Ya, Maureen masih terlalu canggung dengan Aldy.
Aldy tertawa pelan. "Gue harap lo bisa cepet terbiasa sama gue."
"I-iya."
"Ngomong-ngomong, gue penasaran, waktu lo koma, emang lo bisa denger apapun yang lo denger gitu?"
"Iya, bisa." jawab Maureen singkat. Bukan karena ketus. Maureen masih kebingungan bagaimana harus bersikap di depan Aldy.
"Berarti lo denger semua dongeng-dongen gue dong?"
Maureen menganggukkan kepalanya, dengan aksen malu-malu.
Aldy tersenyum lebar hingga memperlihatkan deret gigi-gigi depannya. "Maaf ya, lo yang harusnya istirahat malah jadi dengerin ocehan gue selama setahun."
"Mmm … Kak … Kak Aldy."
"Hm?"
"Emang … Kak Aldy beneran diadopsi dari … Eh, engga. Nggak jadi."
"Penjara? Iya. Maaf ya, lo jadi harus punya kakak mantan kriminal kayak gue gini."
Maureen membuka kedua matanya lebih lebar. "Eh, enggak kok, nggak apa-apa. Dari setahun dengerin Kak Aldy ngomong sama aku, aku tau kalo Kak Aldy tuh orangnya baik."
"Gitu ya?" tanya Aldy yang kembali mendapat anggukkan dari Maureen. "Makasih ya."
"Makasih buat apa?"
Aldy menyunggingkan senyuman, satu tangannya telah menggapai kepala Maureen dan mengusapnya lembut. "Lo orang kedua setelah Ayah yang bilang kalo gue itu baik."
Semburat kemerahan terlukis di wajah Maureen yang masih tergolong pucat. Maureen memang masih belum kembali ke keadaan fit pasca koma, jadi wajar kalau kulitnya terlihat sedikit pucat.
Maureen terdiam saat Aldy mengusap kepalanya dengan lembut seperti itu.
Ia tidak membencinya.
Malah, rasanya ia ingin terus merasakan itu. Seolah-olah Aldy menunjukkan bahwa ia benar-benar sayang kepadanya. Di balik wajahnya yang tampan dan luka-luka lebam yang sedikit mengintimidasi, tatapan mata Aldy memberikan kenyamanan bagi Maureen.
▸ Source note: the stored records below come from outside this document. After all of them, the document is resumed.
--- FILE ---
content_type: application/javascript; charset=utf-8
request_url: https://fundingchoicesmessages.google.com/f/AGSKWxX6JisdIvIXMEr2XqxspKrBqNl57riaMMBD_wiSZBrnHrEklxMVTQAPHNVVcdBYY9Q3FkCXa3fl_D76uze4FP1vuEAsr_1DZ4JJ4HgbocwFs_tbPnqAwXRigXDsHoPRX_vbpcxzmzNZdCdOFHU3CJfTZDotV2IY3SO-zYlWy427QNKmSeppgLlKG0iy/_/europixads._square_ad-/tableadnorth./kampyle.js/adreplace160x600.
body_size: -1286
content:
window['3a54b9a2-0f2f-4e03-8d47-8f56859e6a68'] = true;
Perasaan yang Maureen rasakan benar-benar tak bisa ia mengerti.
Rasanya aneh.
Terlalu aneh.
Tapi ia menyukainya.
Ia menyukai perasaan aneh yang menjalar di sekujur tubuhnya itu.
Perasaan disayangi oleh seorang kakak yang belum pernah ia rasakan sebelumnya.
Aldy adalah sosok seorang kakak penyayang yang belum pernah Maureen miliki.